PROBLEM DESCRIPTION:
Can you extract, word for word, the part of the reproducible research post below that starts with "Reproducibility principles" and goes on through "Consider these examples."?

TEXT PROVIDED:
=== Section Start ===
Check My Work: Reproducible Science
By Victoria Stodden and Brian Wandell
Flywheel tools help researchers do reproducible research. We listen carefully to ideas from our colleagues in the reproducible research communities, and we build tools to support their goals. In this blog we discuss some ideas that we are hearing about reproducible research and how the ideas are impacting Flywheel tools.
Reproducibility principles
Flywheel is built on the fundamental reproducibility principle: others must be able to ‘check my work.’ This includes checking the quality of the data and the computational steps that lead from the data to the findings. Flywheel software provides customers with tools that are designed to be checked and build trust.
But what does checking mean? Some argue that checking means that every line of code up and down the computational system must be open. Some go further and say that the code must also be free because cost is an impediment to checking. Others disagree, saying that open and zero cost are too limiting to the scientific enterprise. We see the discussion as being about the scope of the work that must be made available for checking. Consider these examples.
Check my data
Suppose a clinician uses an MR scanner to perform a study. The image reconstruction algorithms on most MR scanners use proprietary algorithms. The same is true for nearly all advanced instrumentation – from genomics to astronomy: proprietary algorithms account for device details to produce the images. Data from simpler instrumentation also has this limitation: Machine learning often relies on camera images that are processed by vendors in multiple ways to change color, enhance dynamic range and remove noise using proprietary algorithms. Examined closely, every field committed to reproducible science includes some integral aspects derived from closed sources.
Check my algorithms
A similar point can be made about computation. Modern data analysis often relies on complex algorithms that run on proprietary infrastructure, whether in the cloud or on desktop. It is nearly impossible to compute using entirely open-source or free software. (We hear that computers are also not free).
Reality check
These examples point the way to a realistic approach to reproducibility. It is impossible to have a perfectly open set of tools, but it is possible to specify the scope over which the tools are open. In the case of MRI, we might say that the reproducibility starts from the DICOM file provided by the vendor and continues to the published result; for machine learning with a convolutional neural network (CNN) the scope might be from the images to the published result. The algorithms may be open, even if the operating system and cloud infrastructure are not.
In this world, reviewers and colleagues can build trust by describing as much as they can about the steps that created the MR or camera file, and the reader can be made aware which parts of the data and computations are completely open and which are not.
Making the scope of the open data and code clear is the reality of modern science. Acknowledging that methods are never completely open, we can still identify the range of the work that is open. The inaccessible stages will be considered ‘infrastructure’ and the accessible stage ‘research structure’.
=== Section End ===
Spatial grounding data
=== Section Start ===
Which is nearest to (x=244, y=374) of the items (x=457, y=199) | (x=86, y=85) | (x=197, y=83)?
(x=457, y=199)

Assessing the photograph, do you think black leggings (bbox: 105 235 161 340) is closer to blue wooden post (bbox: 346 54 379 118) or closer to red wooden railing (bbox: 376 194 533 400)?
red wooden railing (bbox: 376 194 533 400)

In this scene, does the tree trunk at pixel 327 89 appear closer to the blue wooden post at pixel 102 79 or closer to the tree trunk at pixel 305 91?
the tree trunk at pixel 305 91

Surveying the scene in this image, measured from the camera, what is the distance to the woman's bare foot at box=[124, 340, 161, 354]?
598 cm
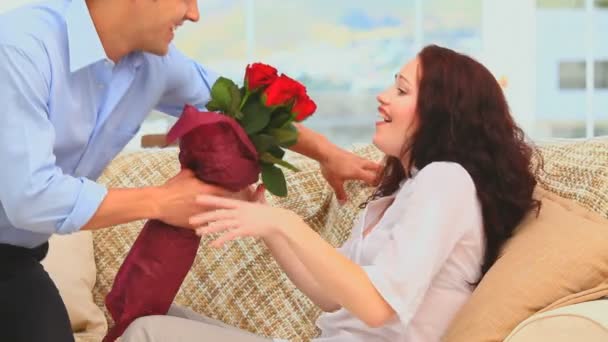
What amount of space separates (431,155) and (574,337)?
1.60 feet

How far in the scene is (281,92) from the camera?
1877mm

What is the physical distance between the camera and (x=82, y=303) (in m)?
2.71

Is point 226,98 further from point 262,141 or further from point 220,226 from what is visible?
point 220,226

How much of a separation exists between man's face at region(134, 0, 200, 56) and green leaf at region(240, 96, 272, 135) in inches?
7.4

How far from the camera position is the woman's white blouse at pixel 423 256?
1.83m

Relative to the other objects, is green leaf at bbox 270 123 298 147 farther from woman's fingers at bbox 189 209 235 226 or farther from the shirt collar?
the shirt collar

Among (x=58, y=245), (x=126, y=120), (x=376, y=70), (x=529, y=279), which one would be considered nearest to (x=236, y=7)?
(x=376, y=70)

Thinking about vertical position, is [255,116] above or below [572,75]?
above

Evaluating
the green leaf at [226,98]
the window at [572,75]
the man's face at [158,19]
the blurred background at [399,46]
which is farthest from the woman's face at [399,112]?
the window at [572,75]

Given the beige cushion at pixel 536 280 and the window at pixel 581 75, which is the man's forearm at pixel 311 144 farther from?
the window at pixel 581 75

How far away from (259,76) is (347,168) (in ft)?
2.02

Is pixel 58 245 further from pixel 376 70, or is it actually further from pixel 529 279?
pixel 376 70

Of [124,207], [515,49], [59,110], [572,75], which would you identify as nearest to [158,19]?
[59,110]

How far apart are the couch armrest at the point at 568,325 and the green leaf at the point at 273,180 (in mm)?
497
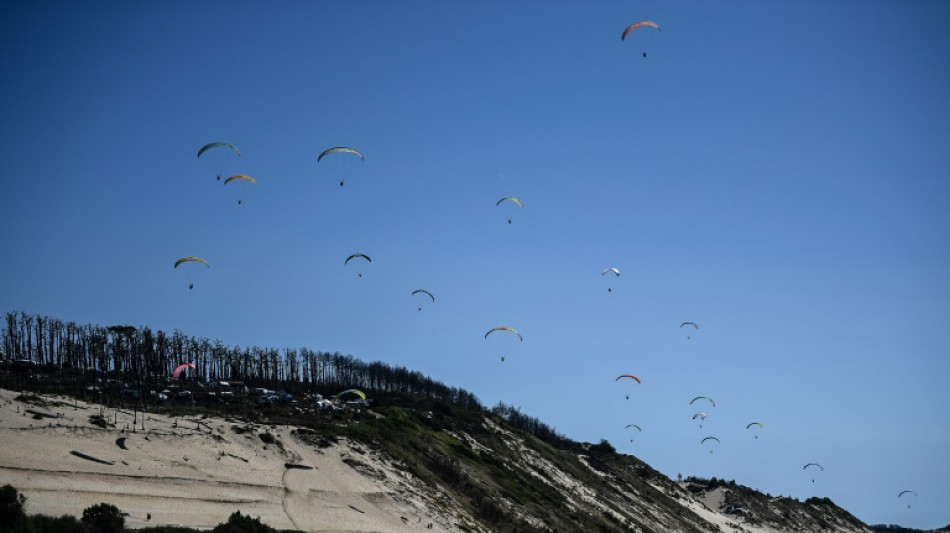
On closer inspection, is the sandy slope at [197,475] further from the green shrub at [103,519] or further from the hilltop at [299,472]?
the green shrub at [103,519]

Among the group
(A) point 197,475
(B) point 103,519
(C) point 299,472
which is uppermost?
(A) point 197,475

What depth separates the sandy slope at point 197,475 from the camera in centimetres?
4191

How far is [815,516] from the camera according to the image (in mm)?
140750

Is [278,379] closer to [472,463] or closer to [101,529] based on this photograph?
[472,463]

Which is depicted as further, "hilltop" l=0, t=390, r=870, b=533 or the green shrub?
"hilltop" l=0, t=390, r=870, b=533

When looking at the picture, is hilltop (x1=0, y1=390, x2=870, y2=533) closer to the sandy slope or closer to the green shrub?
the sandy slope

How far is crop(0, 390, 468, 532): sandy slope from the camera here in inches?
1650

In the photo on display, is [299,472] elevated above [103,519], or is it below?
above

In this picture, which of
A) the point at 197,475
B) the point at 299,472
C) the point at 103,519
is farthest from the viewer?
the point at 299,472

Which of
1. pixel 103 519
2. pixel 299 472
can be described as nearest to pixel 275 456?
pixel 299 472

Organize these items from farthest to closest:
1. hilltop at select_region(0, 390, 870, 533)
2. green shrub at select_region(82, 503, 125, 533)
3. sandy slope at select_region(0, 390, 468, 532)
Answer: hilltop at select_region(0, 390, 870, 533) < sandy slope at select_region(0, 390, 468, 532) < green shrub at select_region(82, 503, 125, 533)

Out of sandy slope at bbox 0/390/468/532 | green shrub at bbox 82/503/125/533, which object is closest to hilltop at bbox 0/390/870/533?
sandy slope at bbox 0/390/468/532

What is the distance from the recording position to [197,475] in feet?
161

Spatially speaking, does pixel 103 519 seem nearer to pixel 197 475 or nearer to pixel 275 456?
pixel 197 475
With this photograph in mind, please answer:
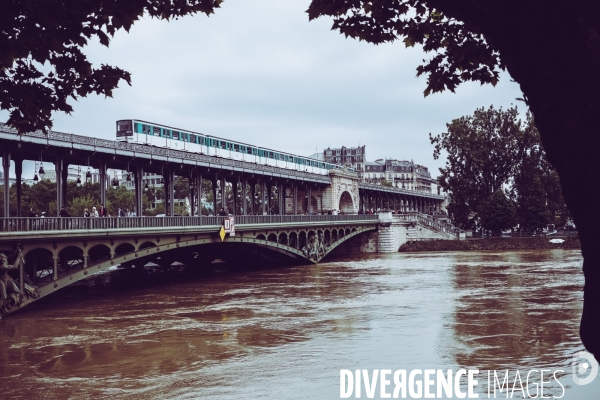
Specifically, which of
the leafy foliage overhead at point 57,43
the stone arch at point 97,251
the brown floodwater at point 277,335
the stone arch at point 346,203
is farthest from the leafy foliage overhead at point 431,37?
the stone arch at point 346,203

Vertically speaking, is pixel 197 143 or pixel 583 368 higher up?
pixel 197 143

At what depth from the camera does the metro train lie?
1626 inches

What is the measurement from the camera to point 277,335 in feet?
61.8

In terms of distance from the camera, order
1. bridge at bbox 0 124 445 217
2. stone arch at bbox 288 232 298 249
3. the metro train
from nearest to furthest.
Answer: bridge at bbox 0 124 445 217 → the metro train → stone arch at bbox 288 232 298 249

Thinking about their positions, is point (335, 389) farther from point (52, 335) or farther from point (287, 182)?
point (287, 182)

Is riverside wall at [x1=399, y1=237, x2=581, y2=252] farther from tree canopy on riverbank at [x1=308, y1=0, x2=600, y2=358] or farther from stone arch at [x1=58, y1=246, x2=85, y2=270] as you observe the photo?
tree canopy on riverbank at [x1=308, y1=0, x2=600, y2=358]

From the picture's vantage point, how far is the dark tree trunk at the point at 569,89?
3.09m

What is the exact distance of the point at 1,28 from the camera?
5977 mm

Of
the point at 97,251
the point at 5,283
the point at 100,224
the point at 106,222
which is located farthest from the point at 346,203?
the point at 5,283

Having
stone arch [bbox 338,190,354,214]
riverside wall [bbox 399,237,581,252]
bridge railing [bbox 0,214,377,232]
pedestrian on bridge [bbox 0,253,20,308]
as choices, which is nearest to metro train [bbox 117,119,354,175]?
stone arch [bbox 338,190,354,214]

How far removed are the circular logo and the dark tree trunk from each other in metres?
10.6

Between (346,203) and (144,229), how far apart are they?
56.8 metres

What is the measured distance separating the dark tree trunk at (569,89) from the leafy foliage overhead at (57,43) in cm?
413

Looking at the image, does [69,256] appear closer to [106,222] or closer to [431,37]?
[106,222]
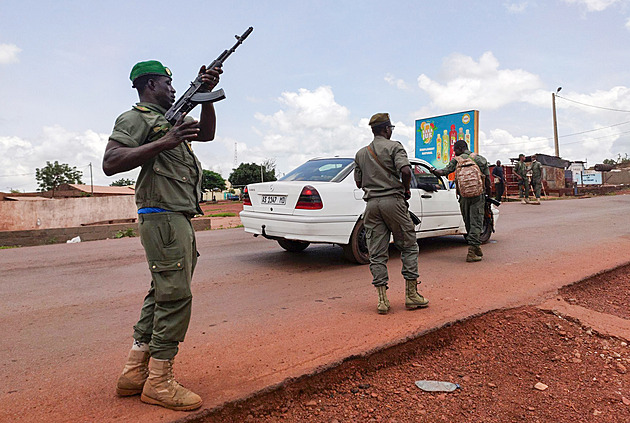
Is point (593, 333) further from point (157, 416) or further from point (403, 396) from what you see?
point (157, 416)

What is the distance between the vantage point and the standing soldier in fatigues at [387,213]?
3.94 m

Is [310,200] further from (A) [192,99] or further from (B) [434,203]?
(A) [192,99]

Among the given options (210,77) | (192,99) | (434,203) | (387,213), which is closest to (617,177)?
(434,203)

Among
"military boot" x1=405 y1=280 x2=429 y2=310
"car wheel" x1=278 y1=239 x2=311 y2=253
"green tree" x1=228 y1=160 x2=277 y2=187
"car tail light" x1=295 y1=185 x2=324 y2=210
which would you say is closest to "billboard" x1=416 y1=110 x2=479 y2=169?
"car wheel" x1=278 y1=239 x2=311 y2=253

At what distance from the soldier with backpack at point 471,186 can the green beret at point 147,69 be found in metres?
4.43

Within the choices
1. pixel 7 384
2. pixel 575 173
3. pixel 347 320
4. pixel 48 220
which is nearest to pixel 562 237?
pixel 347 320

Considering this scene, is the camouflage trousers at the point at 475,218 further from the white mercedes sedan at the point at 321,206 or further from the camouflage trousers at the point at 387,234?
the camouflage trousers at the point at 387,234

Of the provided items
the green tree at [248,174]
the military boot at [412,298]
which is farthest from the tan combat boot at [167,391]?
the green tree at [248,174]

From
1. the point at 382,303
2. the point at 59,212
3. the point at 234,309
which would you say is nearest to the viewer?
the point at 382,303

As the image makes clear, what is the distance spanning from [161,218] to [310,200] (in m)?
3.43

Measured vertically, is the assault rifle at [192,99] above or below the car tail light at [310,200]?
above

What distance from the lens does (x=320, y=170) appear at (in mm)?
6309

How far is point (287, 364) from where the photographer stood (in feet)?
9.28

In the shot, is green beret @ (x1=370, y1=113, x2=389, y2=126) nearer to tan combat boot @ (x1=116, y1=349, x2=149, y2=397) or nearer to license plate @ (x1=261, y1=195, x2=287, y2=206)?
license plate @ (x1=261, y1=195, x2=287, y2=206)
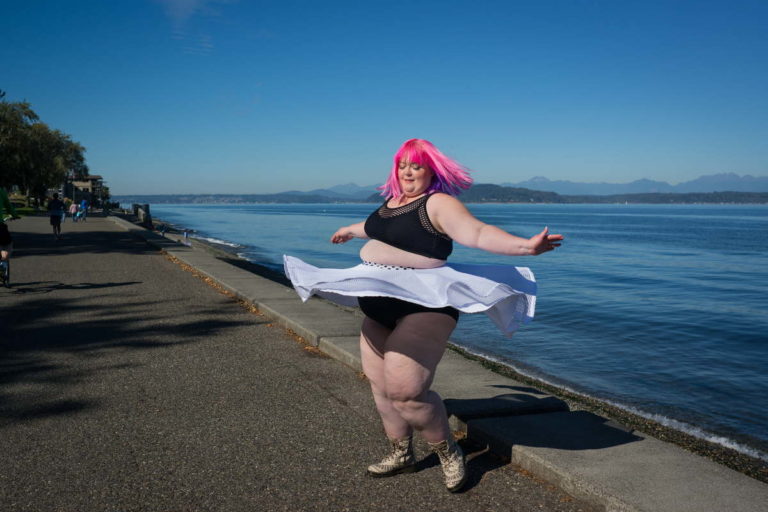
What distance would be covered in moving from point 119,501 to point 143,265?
14.2 m

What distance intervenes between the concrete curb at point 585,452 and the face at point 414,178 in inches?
69.2

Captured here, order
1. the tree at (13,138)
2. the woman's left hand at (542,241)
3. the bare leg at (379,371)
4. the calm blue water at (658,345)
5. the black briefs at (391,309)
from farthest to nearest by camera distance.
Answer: the tree at (13,138)
the calm blue water at (658,345)
the bare leg at (379,371)
the black briefs at (391,309)
the woman's left hand at (542,241)

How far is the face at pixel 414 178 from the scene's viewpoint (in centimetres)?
343

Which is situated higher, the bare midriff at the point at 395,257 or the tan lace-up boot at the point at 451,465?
the bare midriff at the point at 395,257

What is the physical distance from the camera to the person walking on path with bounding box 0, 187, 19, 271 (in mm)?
10391

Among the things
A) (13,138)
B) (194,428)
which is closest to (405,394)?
(194,428)

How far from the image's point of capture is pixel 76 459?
12.8ft

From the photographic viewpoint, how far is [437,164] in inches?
135

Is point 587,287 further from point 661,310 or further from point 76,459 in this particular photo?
point 76,459

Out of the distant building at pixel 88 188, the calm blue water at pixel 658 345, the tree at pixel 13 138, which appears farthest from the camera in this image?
the distant building at pixel 88 188

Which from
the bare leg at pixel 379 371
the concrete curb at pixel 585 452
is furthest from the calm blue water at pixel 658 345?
the bare leg at pixel 379 371

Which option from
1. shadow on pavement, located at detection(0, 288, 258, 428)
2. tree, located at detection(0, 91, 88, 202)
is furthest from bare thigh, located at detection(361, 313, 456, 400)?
tree, located at detection(0, 91, 88, 202)

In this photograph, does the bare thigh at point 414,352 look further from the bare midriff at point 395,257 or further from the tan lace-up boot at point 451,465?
the tan lace-up boot at point 451,465

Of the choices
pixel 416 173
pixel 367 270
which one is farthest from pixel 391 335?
pixel 416 173
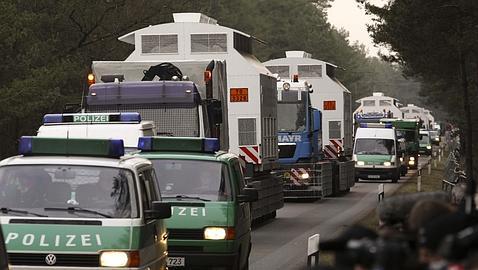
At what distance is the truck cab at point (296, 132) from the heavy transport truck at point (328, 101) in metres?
3.69

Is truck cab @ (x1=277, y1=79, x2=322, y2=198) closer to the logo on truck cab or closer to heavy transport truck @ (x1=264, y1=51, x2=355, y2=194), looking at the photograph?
the logo on truck cab

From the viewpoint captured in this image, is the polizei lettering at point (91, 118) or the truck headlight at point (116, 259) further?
the polizei lettering at point (91, 118)

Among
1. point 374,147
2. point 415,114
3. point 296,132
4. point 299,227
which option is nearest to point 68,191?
point 299,227

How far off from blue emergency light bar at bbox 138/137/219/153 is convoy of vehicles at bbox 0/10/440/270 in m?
0.02

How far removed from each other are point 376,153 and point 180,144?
3956 centimetres

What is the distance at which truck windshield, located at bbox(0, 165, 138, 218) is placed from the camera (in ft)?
39.6

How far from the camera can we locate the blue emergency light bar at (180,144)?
16.5 metres

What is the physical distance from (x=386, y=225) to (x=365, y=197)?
37.6 metres

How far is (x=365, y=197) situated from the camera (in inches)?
1702

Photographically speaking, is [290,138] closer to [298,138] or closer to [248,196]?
[298,138]

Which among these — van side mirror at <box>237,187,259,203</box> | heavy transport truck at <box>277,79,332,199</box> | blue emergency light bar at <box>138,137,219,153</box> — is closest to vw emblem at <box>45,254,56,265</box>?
van side mirror at <box>237,187,259,203</box>

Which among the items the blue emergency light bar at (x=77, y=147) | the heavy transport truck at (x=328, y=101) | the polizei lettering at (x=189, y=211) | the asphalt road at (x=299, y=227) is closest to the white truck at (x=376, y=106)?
the heavy transport truck at (x=328, y=101)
=== Section End ===
RESPONSE FOR THIS EXERCISE:
Reproducibility principles
Flywheel is built on the fundamental reproducibility principle: others must be able to ‘check my work.’ This includes checking the quality of the data and the computational steps that lead from the data to the findings. Flywheel software provides customers with tools that are designed to be checked and build trust.
But what does checking mean? Some argue that checking means that every line of code up and down the computational system must be open. Some go further and say that the code must also be free because cost is an impediment to checking. Others disagree, saying that open and zero cost are too limiting to the scientific enterprise. We see the discussion as being about the scope of the work that must be made available for checking. Consider these examples.